Another IQT portfolio company, CloudNC, is focused on reducing the time and labor required to translate digital parts files to machine instructions. This enables both commercial engineers and those supporting warfighters to convert digital blueprints to physical parts in record time.

Innovative hardware systems that incorporate AI also have a role to play in developing trusted manufacturing. Industrial robotics, which historically have proven excellent for high-volume/low-mix applications, can be supplemented with novel software to increase agility and usability. This can open the door for robotics to augment the domestic workforce, even in previously unavailable high-mix applications.

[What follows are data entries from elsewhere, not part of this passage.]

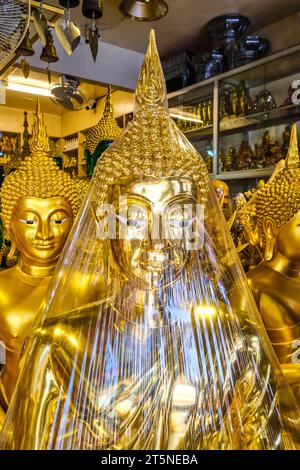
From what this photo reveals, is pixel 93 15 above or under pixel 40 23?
above

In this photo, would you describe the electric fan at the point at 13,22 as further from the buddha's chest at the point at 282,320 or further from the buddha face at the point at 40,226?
the buddha's chest at the point at 282,320

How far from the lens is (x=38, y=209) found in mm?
1115

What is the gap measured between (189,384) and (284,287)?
567 millimetres

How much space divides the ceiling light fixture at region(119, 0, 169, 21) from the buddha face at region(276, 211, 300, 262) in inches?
75.6

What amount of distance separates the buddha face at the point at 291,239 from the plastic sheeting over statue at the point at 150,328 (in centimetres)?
38

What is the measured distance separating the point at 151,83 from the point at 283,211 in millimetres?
591

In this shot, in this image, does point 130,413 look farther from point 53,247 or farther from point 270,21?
point 270,21

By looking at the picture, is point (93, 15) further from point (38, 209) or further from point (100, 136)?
point (38, 209)

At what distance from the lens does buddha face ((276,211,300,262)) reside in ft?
4.14

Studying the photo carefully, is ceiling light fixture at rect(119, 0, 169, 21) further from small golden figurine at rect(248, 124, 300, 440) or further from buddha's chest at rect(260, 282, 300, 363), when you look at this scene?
buddha's chest at rect(260, 282, 300, 363)

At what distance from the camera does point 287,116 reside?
11.0 ft

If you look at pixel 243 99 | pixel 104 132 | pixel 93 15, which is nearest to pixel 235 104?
pixel 243 99

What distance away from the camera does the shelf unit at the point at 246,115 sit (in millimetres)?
3278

The Importance of Deployable Hardware for Mission-Critical Manufacturing

Alongside expanding domestic manufacturing capabilities, the United States must also invest in field-deployable systems that enable on-site production — eliminating delays due to transportation and allowing for rapid design adjustments to meet evolving mission needs. These systems are already being developed by innovative companies that are reimagining how and where production can happen. For example:

  • The X7 Field Edition by Markforged is a rugged 3D printer for tactical response to supply challenges in remote locations.
  • The xCell, developed by Firestorm, is a semi-automated manufacturing system that offers on-demand production of full drone platforms or system subcomponents.

These types of field-deployable platforms can offer real-time repairs or spares, empowering operators to continue missions during times of logistical crisis, as well as accelerate innovation cycles.

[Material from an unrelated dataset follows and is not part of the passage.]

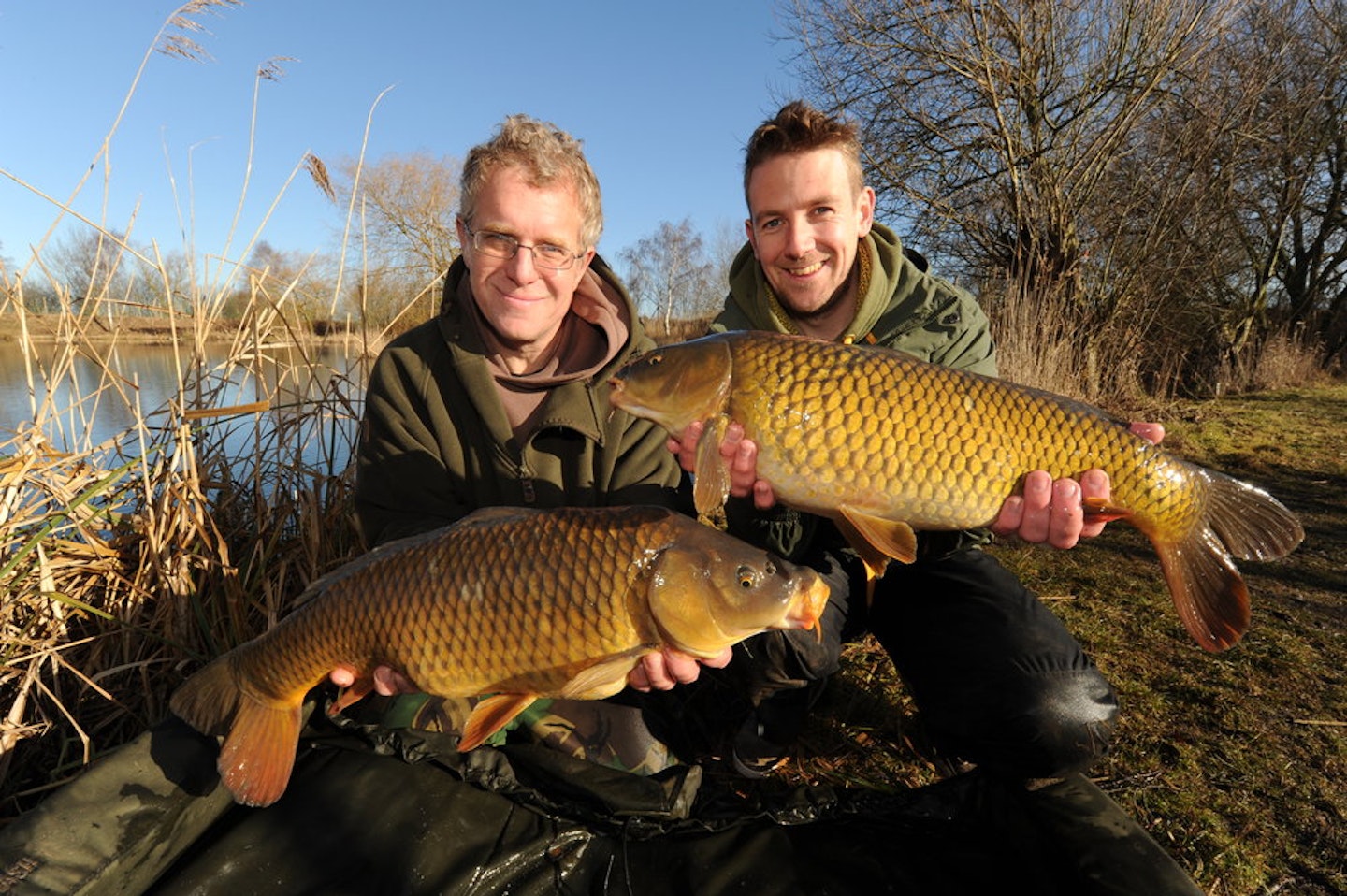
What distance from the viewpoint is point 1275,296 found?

The Potential of Engineering Biology & Autonomous Labs

Looking further out on the technology horizon, advancements in AI and engineering biology could accelerate innovation and shorten development times. America’s hard-fought advantage in cutting-edge biotechnologies may be at risk given Chinese progress in the field, but fully autonomous laboratories, known as Self-Driving Laboratories (SDLs), may be the next arena for global competition in life and physical sciences.

Several SDL companies are striving to “close-the-loop” by integrating specialized robotic systems, with frontier AI models to design scientific experiments and conduct them autonomously. IQT portfolio company, Lila Sciences, is pursuing such capabilities to accelerate discovery of both novel materials and therapeutics. The development of SDLs is being propelled by emerging science-focused AI foundation models and new physical AI tools that are bridging the digital-physical divide.

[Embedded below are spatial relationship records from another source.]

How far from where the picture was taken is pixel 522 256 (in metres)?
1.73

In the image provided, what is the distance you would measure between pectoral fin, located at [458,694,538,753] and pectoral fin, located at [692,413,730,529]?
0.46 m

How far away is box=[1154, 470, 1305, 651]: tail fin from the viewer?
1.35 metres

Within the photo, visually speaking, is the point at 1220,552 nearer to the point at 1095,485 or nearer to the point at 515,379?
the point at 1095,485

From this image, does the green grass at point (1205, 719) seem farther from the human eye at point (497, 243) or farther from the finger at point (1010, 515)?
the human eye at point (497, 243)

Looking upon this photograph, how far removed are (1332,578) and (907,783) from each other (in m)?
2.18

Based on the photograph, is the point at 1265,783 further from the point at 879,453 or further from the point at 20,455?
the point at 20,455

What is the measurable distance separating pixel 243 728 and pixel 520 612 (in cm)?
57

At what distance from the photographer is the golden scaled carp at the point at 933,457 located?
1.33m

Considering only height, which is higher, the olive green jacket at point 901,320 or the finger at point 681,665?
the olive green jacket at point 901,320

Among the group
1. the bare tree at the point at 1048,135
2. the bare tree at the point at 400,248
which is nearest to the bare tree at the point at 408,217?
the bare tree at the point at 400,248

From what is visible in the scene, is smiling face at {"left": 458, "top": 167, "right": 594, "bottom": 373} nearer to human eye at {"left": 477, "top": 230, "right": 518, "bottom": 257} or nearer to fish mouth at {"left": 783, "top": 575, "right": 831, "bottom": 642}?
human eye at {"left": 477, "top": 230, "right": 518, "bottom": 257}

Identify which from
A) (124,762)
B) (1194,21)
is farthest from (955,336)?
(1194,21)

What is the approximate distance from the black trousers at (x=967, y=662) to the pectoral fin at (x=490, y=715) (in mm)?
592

Advances in the foundational sciences alongside automation, AI, and compute, have also led to an inflection point in engineering biology. Researchers can now create products in the lab that were previously impossible — from materials and chemicals to medicines and foods. While biomanufacturing has been leveraged for thousands of years — such as using living organisms, or “cell factories,” to transform sugar into alcohol for beer and wine — what’s different today is our ability to engineer biology and expand its capabilities.  Portfolio company, Antheia (recently featured on The IQT Podcast), is leveraging microbial synthesis to onshore the manufacturing of key starting materials and active pharmaceutical ingredients for essential medicines. Another IQT portfolio company, Prolific Machines, is developing advanced mammalian cell-based protein and antibody production platforms for biotherapeutics. The company’s platform uses engineered cells, which are programmed to respond to light, combined with illuminated bioreactors to easily switch biochemical reactions on and off.

Innovation for an Industrial Advantage

In a world defined by rapid change and rising geopolitical risk, the United States needs to be creative about how to bolster domestic manufacturing resilience. Building resilience requires more than policy — it demands bold action. By scaling the adoption of ready-now technologies and strategically investing in potentially game-changing breakthroughs, the United States can get closer to reclaiming its industrial edge.